RESOURCES, TOOLS, AND COMMUNITY FOR PARENTS OF THIRD CULTURE KIDS

(So you can be confident you're not screwing them up!)

I still remember our “special” coffee shop. In the suffocating dry-season heat that settled over Gulu, Uganda like a wool blanket, Coffee Hut was a bit of western bliss. When my mom would spontaneously spring me with “wanna get some coffee?” only one thing excited me more than the chance to sit in the frigid air conditioning for an hour: the one-on-one time I got to share with her. Sipping on vanilla coffee shakes, my mom and I would chat. Sometimes about nothing (“The power went out again,” “Your brother found another snake in the trash pit,” “I scored some cheap mangoes in the market”), and sometimes about everything (“School is stressing me out,” “I feel like I don’t have any friends,” “I miss Missouri”). I laughed ‘til I snorted coffee shake out my nose in that shop, and I snot-cried and wiped my tears with a chocolate-stained napkin. Through one of the most turbulent, incredible, adventurous, gut-wrenching periods of my childhood, coffee dates at Coffee Hut began to feel like home.

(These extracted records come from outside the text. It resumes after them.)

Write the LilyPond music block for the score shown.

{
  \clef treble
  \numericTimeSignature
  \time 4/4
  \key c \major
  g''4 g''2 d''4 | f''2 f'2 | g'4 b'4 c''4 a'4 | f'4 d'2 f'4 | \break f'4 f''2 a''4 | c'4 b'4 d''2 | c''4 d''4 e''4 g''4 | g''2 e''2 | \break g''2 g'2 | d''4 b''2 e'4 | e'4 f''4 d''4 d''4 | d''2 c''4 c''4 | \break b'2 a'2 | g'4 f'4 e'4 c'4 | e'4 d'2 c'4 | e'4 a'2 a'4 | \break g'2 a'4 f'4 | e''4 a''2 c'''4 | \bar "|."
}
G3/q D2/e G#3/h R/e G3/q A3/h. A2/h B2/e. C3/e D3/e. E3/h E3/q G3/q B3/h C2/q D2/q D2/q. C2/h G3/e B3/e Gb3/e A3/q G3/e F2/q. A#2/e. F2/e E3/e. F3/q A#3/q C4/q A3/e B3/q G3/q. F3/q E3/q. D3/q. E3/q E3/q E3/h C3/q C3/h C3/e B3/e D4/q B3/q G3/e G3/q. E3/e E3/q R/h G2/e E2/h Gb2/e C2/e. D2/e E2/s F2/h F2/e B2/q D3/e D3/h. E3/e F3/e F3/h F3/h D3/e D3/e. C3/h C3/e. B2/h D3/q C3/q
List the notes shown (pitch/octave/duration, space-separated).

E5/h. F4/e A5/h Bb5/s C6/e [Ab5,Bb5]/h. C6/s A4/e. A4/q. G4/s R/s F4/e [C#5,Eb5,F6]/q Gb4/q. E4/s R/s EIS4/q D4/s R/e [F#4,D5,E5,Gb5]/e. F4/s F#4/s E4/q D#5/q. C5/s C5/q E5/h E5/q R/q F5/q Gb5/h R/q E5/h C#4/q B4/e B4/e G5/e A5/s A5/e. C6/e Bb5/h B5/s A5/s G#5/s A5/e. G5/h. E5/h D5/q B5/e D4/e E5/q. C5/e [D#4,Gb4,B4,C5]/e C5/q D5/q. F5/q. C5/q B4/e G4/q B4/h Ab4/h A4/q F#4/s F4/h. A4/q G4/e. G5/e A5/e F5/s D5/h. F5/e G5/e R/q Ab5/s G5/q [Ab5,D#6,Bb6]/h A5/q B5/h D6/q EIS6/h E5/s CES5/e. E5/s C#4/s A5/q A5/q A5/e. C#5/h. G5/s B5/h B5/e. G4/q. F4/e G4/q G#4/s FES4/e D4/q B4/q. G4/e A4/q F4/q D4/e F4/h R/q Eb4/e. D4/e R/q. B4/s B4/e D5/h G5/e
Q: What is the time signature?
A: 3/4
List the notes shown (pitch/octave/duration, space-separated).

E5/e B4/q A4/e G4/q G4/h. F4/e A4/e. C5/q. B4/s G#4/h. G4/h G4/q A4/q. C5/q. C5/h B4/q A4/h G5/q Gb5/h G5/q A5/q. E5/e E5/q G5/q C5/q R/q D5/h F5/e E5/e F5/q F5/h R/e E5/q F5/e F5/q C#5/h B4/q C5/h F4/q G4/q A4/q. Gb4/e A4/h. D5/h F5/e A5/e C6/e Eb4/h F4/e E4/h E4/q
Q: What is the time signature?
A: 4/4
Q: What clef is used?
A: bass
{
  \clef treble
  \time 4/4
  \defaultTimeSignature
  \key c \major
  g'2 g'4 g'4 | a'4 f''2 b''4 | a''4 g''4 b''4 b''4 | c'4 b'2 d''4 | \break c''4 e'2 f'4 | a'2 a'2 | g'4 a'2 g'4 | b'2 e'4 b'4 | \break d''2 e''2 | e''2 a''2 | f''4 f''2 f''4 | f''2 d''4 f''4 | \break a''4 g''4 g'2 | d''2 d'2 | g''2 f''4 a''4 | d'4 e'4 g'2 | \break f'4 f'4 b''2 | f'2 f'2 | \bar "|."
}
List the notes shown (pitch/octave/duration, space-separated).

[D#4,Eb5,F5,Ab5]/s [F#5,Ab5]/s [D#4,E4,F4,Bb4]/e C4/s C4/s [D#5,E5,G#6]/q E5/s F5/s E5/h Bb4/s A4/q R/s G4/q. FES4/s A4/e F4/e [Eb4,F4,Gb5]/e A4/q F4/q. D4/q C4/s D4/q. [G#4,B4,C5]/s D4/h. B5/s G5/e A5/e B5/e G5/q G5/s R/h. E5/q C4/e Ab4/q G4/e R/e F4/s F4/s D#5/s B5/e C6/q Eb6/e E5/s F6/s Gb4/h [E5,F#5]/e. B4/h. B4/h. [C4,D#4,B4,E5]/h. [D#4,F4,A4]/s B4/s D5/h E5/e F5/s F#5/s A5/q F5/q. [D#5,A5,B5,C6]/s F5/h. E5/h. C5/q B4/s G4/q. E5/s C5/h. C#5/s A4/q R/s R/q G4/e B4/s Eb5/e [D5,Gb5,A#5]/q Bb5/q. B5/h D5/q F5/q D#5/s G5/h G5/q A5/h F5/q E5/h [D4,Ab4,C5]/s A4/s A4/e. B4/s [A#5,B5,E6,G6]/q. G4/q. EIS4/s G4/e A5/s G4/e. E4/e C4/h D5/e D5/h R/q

Why am I telling you this? Because it might be time for a coffee date with your teen TCK. David C. Pollock’s helpful resource “Third Culture Kids: Growing Up Among Worlds” shares one TCK’s value of deep conversations with their loved ones, because the uncertainty of outside relationships necessitates it: 

“Multiple separations tended to cause me to develop deeper relationships more quickly...When I was with my family or friends, we tended to talk about things that matter spiritually, emotionally, and so on. I still become impatient with superficiality.” 

Your TCK wants deep connection! And most likely, they want it with you. Trust me, they have a lot of feelings and even more to say; they just need someone to ask the right questions. Need some ideas? Here are 5 connection-creating questions to ask your teen TCK next time you go out together: 

  1. How are your friendships, both here and long-distance? Who do you feel closest to right now? 

  2. What’s one thing that’s exciting you about life right now?

  3. What’s one thing that’s difficult for you right now? 

  4. Are you missing anything or anyone? 

  5. Is there anything I can do to help? 

If you haven’t had the chance to do a “story time” with your teen TCK (covered in our previous installments of The Parent Chronicles), a coffee date would also be a great environment to do so! Find your own Coffee Hut and make some special memories.